Après "Fool's Mate", album encore sage, Peter Hammill délivre deux ans plus tard le premier disque d'une incroyable trilogie. "Chameleon In The Shadow Of The Night" sort alors que Van Der Graaf Generator, le groupe dont Peter Hammill est le leader, vient de se séparer pour la première fois de son histoire.
Cette séparation n'empêche pas les membres du groupe de rester en bons termes. Ainsi le fidèle Guy Evans est toujours derrière sa batterie, Nic Potter gratte sa basse, Hugh Banton s'agite derrière ses claviers et David Jackson vient agrémenter la musique ici et là de ses enluminures à la flûte et aux saxophones. Mais Peter Hammill assure à lui seul la totalité des parties chantées et la majorité des parties instrumentales, jouant alternativement de la guitare (acoustique et électrique) et des claviers (piano, orgue et même harmonium), et, comme à son habitude, signe tous les titres.
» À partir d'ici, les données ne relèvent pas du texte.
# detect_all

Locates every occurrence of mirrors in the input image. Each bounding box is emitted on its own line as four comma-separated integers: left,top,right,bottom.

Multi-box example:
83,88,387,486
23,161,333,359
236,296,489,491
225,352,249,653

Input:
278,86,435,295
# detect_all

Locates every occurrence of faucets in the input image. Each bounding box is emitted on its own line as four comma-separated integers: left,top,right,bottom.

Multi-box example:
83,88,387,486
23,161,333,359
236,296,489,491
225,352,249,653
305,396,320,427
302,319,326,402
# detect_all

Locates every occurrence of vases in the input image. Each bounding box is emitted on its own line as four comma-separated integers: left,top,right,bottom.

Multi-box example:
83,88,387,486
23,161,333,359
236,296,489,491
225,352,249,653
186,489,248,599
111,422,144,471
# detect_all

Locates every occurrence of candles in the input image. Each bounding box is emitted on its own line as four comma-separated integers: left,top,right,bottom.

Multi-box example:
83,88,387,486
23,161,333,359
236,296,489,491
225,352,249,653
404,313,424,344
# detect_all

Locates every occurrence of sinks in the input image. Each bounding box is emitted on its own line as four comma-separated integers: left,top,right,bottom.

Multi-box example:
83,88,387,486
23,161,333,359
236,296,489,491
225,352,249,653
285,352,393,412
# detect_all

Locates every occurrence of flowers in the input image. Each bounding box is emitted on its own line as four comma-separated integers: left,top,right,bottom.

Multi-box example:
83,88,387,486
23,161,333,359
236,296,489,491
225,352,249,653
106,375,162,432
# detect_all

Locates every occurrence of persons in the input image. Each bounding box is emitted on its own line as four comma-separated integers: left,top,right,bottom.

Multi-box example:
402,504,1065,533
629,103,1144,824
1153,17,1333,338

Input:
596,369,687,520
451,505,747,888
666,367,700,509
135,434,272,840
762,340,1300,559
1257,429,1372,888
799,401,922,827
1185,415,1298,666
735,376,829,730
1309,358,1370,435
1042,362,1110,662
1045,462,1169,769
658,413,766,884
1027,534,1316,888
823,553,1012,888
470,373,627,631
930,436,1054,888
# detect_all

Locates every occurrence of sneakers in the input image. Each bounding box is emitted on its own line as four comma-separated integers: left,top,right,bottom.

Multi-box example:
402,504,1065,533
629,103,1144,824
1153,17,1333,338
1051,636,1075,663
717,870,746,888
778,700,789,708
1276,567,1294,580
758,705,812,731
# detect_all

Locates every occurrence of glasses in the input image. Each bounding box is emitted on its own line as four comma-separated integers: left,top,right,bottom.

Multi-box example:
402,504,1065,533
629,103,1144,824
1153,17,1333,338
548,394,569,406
Et quels titres ! Loin des formats chanson stéréotypés, Peter Hammill s'affranchit des conventions musicales et laisse libre cours à son inspiration. D'emblée, le premier titre, "German Overalls", s'impose par son originalité : les quatre premières minutes sont un tête-à-tête entre la voix de Peter Hammill et sa guitare, sur laquelle il plaque de plus en plus furieusement ses accords, tandis que sa voix s'enfle progressivement, merveilleux instrument de puissance et de subtilité, capable de délivrer à la fois rage et mélancolie dans la même mesure. Quelques effets de réverb, trois notes de saxo ou de guitare électrique, puis une brusque rupture où la musique devient religieuse, Peter Hammill s'accompagnant d'un harmonium. Nouveau break pour revenir au duo guitare / voix du début, avant que la musique ne finisse sur quelques boucles sonores expérimentales.
"Slender Threads" et "Easy To Slip Away" sont deux chansons jumelles, où l'émotion passe par la magnifique interprétation de Peter Hammill s'accompagnant simplement d'une guitare acoustique. "(In The) Black Room" aurait, quant à lui, pu figurer sans que cela choque sur un album de VDGG. C'est le titre le moins intimiste, le plus énergique de l'album, comprenant une partie centrale ("The Tower") assez étrange, mélange de sons distordus, agressifs et de phrases lancées à la volée par Peter Hammill.
Enfin, "In The End" est un magnifique et bouleversant piano / voix dans lequel Peter Hammill démontre avec maestria qu'il est un extraordinaire interprète capable de transmettre ses sentiments à ses auditeurs avec une étonnante facilité.
L'écoute de "Chameleon In The Shadow Of The Night" n'est pas facile, mais aucun album de Peter Hammill ne se livre du premier coup. Ce n'est qu'au bout de cinq à six tentatives, parfois plus, que ses œuvres livrent leurs secrets, mais on est alors largement récompensé de sa ténacité.